Could you give again exactly, and only, the lines from the one holding "compact 140 piece first aid kit" through the end of the data, both ends included, with pictures left out?
[Opening DATA SECTION section]
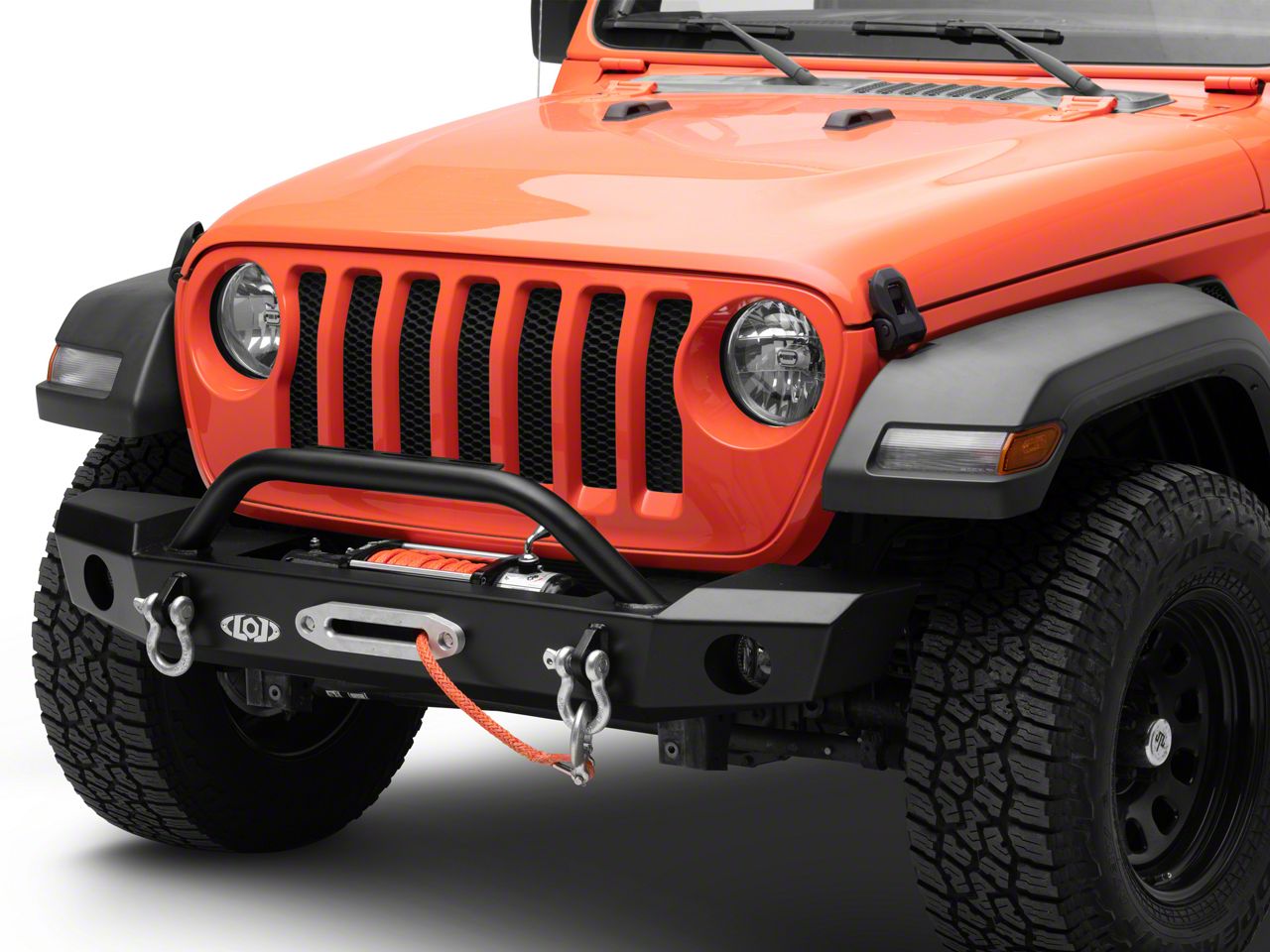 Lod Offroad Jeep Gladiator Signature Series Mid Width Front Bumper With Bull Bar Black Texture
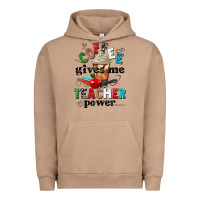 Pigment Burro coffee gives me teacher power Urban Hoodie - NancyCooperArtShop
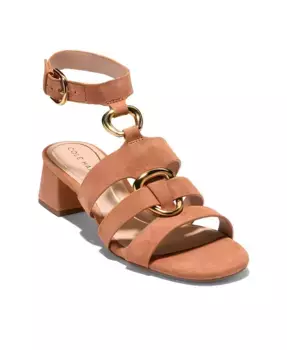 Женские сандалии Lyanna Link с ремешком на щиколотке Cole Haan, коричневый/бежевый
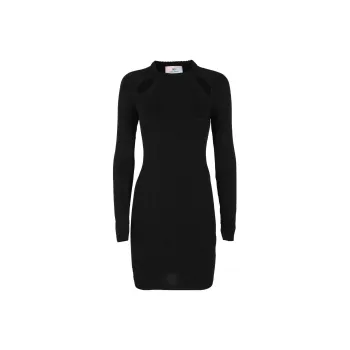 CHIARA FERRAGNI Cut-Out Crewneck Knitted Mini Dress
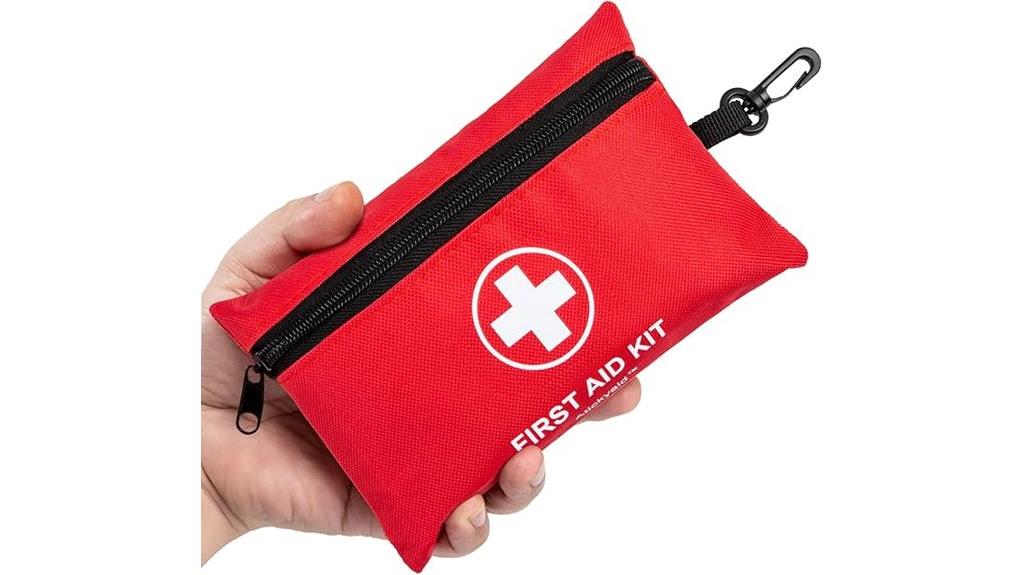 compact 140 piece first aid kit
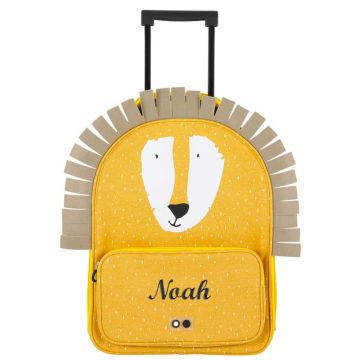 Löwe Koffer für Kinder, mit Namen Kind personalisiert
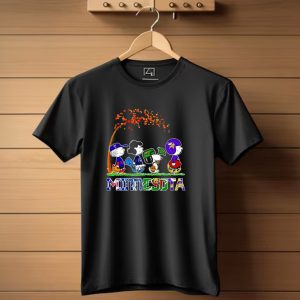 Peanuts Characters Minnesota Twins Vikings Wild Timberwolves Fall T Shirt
[Closing DATA SECTION section]
== EXPECTED ANSWER ==
 compact 140 piece first aid kit
 Löwe Koffer für Kinder, mit Namen Kind personalisiert
 Peanuts Characters Minnesota Twins Vikings Wild Timberwolves Fall T Shirt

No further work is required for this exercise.